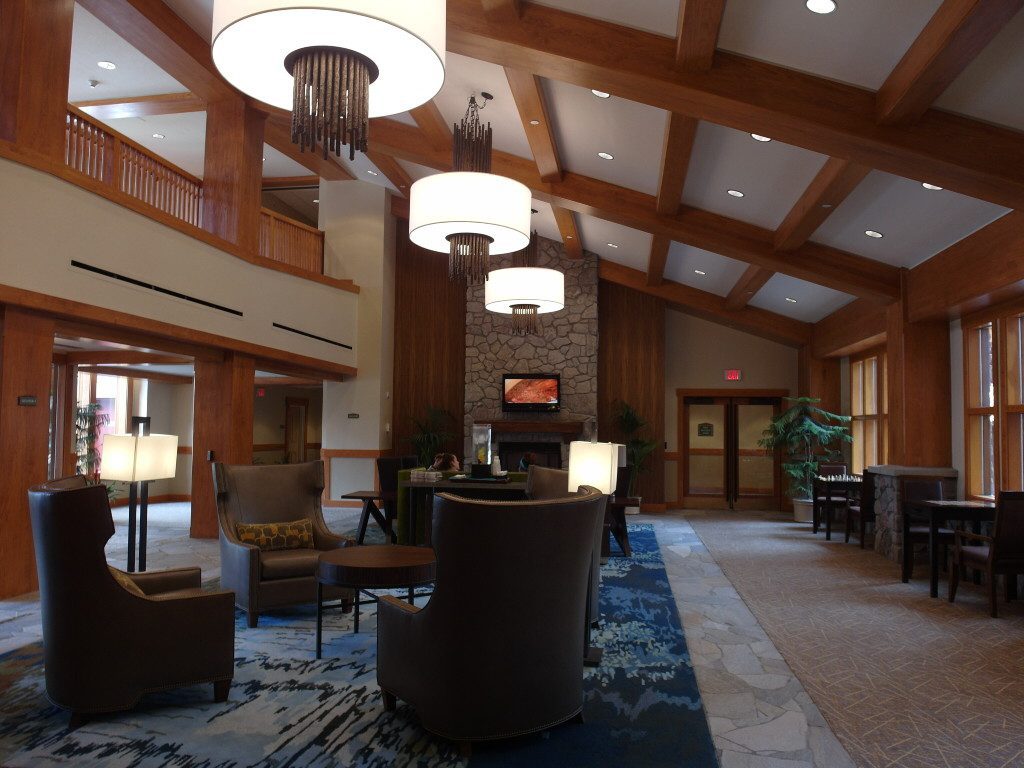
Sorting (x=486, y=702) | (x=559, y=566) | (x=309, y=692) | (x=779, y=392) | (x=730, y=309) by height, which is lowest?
(x=309, y=692)

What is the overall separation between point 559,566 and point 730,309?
30.2ft

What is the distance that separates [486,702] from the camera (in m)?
2.74

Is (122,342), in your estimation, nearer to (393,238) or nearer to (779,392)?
(393,238)

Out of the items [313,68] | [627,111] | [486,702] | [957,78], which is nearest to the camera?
[313,68]

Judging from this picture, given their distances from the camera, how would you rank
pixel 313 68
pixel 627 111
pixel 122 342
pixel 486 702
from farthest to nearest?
1. pixel 122 342
2. pixel 627 111
3. pixel 486 702
4. pixel 313 68

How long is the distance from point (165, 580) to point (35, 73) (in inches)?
163

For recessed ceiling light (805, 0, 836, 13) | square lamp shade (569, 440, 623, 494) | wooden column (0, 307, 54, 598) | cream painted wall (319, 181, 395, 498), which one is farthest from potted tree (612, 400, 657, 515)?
recessed ceiling light (805, 0, 836, 13)

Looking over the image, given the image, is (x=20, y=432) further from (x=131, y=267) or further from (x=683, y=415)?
(x=683, y=415)

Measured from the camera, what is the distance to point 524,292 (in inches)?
261

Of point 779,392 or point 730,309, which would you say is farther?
point 779,392

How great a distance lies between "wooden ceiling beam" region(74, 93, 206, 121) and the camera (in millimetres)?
8367

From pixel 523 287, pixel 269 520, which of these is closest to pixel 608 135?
pixel 523 287

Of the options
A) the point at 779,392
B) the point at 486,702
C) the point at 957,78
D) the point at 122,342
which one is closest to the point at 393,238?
the point at 122,342

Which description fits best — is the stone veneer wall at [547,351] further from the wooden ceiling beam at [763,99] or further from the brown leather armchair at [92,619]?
the brown leather armchair at [92,619]
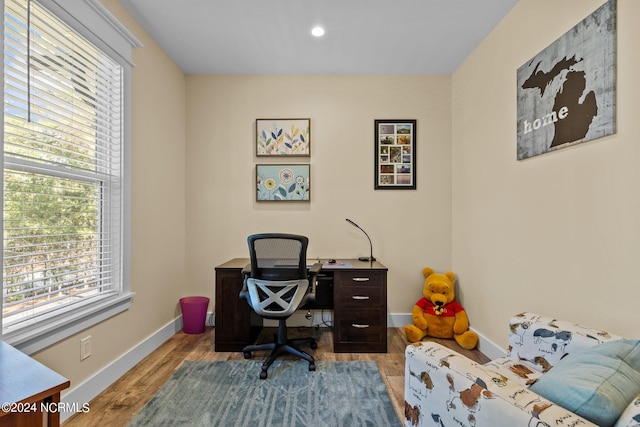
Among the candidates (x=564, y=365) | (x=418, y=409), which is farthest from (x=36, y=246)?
(x=564, y=365)

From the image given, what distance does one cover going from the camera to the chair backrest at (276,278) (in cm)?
225

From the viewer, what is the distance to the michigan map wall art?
4.85ft

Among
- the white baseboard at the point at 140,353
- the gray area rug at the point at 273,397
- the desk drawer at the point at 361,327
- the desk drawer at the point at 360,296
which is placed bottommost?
the gray area rug at the point at 273,397

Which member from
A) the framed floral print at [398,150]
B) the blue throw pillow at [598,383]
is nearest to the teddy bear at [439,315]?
the framed floral print at [398,150]

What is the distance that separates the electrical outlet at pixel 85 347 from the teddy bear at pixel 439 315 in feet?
8.04

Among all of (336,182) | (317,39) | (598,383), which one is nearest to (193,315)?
(336,182)

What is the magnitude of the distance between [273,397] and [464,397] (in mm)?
1349

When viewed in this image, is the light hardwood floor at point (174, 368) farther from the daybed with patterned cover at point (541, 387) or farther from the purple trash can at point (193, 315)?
the daybed with patterned cover at point (541, 387)

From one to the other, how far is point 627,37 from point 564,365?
149 centimetres

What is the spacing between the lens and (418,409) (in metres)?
1.25

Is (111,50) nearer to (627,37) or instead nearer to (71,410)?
(71,410)

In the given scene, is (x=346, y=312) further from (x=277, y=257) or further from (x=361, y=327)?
(x=277, y=257)

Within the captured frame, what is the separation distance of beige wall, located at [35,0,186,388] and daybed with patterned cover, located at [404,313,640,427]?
1940mm

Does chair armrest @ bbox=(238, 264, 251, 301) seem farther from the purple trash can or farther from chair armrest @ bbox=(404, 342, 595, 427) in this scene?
chair armrest @ bbox=(404, 342, 595, 427)
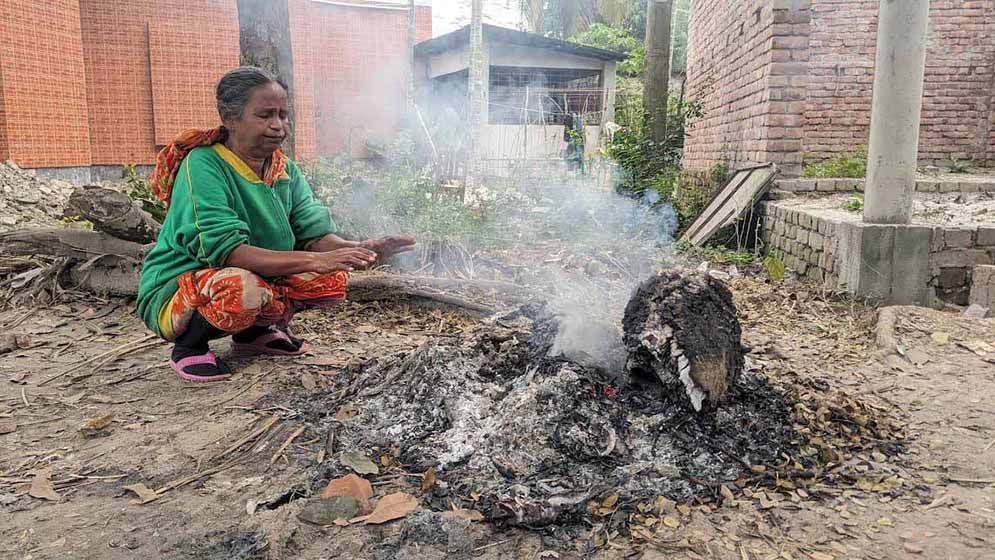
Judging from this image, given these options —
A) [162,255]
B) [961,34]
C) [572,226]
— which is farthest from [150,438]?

------

■ AIM: Rewrite every line of the entries above as a numbered list, skipping blank lines and leaving out the pictures.

■ ANSWER BELOW:
1. Sorting (x=486, y=702) | (x=559, y=566) | (x=309, y=692) | (x=779, y=392) | (x=730, y=309) by height, which is lowest?
2. (x=309, y=692)
3. What is the overall separation between point 559,566 and point 730,309?
4. 30.2ft
5. What is the distance that separates [486,702] from the camera (in m)?
6. 2.74
7. Is (122,342), in your estimation, nearer to (393,238) or nearer to (779,392)?
8. (393,238)
9. Out of the items [313,68] | [627,111] | [486,702] | [957,78], which is nearest to the camera?
10. [313,68]
11. Judging from this picture, given their distances from the camera, how would you rank
12. pixel 313 68
13. pixel 627 111
14. pixel 122 342
15. pixel 486 702
16. from farthest to nearest?
17. 1. pixel 122 342
18. 2. pixel 627 111
19. 3. pixel 486 702
20. 4. pixel 313 68
21. How long is the distance from point (165, 580) to point (35, 73) (in inches)?
22. 163
23. For recessed ceiling light (805, 0, 836, 13) | square lamp shade (569, 440, 623, 494) | wooden column (0, 307, 54, 598) | cream painted wall (319, 181, 395, 498), which one is farthest from potted tree (612, 400, 657, 515)?
24. recessed ceiling light (805, 0, 836, 13)
25. Looking over the image, given the image, is (x=20, y=432) further from (x=131, y=267) or further from (x=683, y=415)?
26. (x=683, y=415)
27. Measured from the camera, what is the distance to point 524,292 (in inches)?
28. 261
29. Of point 779,392 or point 730,309, which would you say is farther?
30. point 779,392
31. How great a distance lies between "wooden ceiling beam" region(74, 93, 206, 121) and the camera (in millimetres)?
32. 8367
33. From pixel 523 287, pixel 269 520, which of these is closest to pixel 608 135?
34. pixel 523 287
35. Of the options
36. A) the point at 779,392
37. B) the point at 486,702
38. C) the point at 957,78
39. D) the point at 122,342
40. which one is closest to the point at 393,238?
41. the point at 122,342
42. Which description fits best — is the stone veneer wall at [547,351] further from the wooden ceiling beam at [763,99] or further from the brown leather armchair at [92,619]?
43. the brown leather armchair at [92,619]
44. Among the candidates (x=564, y=365) | (x=418, y=409), which is farthest from (x=36, y=246)?
45. (x=564, y=365)
46. From the image given, what distance does one cover going from the camera to the chair backrest at (276,278) (in cm)?
47. 225
48. From the viewer, what is the distance to the michigan map wall art?
49. 4.85ft
50. Among
51. - the white baseboard at the point at 140,353
52. - the gray area rug at the point at 273,397
53. - the desk drawer at the point at 361,327
54. - the desk drawer at the point at 360,296
55. which is placed bottommost?
56. the gray area rug at the point at 273,397
57. Which member from
58. A) the framed floral print at [398,150]
59. B) the blue throw pillow at [598,383]
60. is nearest to the teddy bear at [439,315]?
61. the framed floral print at [398,150]
62. What is the distance that separates the electrical outlet at pixel 85 347 from the teddy bear at pixel 439 315 in feet?
63. 8.04
64. Among all of (336,182) | (317,39) | (598,383), which one is nearest to (193,315)?
65. (336,182)
66. What is the magnitude of the distance between [273,397] and [464,397] (in mm)?
67. 1349
68. When viewed in this image, is the light hardwood floor at point (174, 368) farther from the daybed with patterned cover at point (541, 387) or farther from the purple trash can at point (193, 315)?
69. the daybed with patterned cover at point (541, 387)
70. From one to the other, how far is point 627,37 from point 564,365?
71. 149 centimetres
72. What is the spacing between the lens and (418,409) (in metres)?
73. 1.25
74. Is (111,50) nearer to (627,37) or instead nearer to (71,410)?
75. (71,410)
76. In the given scene, is (x=346, y=312) further from (x=277, y=257) or further from (x=361, y=327)?
77. (x=277, y=257)
78. Within the captured frame, what is the separation distance of beige wall, located at [35,0,186,388] and daybed with patterned cover, located at [404,313,640,427]?
79. 1940mm
80. Does chair armrest @ bbox=(238, 264, 251, 301) seem farther from the purple trash can or farther from chair armrest @ bbox=(404, 342, 595, 427) in this scene?
81. chair armrest @ bbox=(404, 342, 595, 427)
82. Judging from this image, given these options —
83. A) [162,255]
84. B) [961,34]
85. C) [572,226]
86. — which is farthest from [150,438]?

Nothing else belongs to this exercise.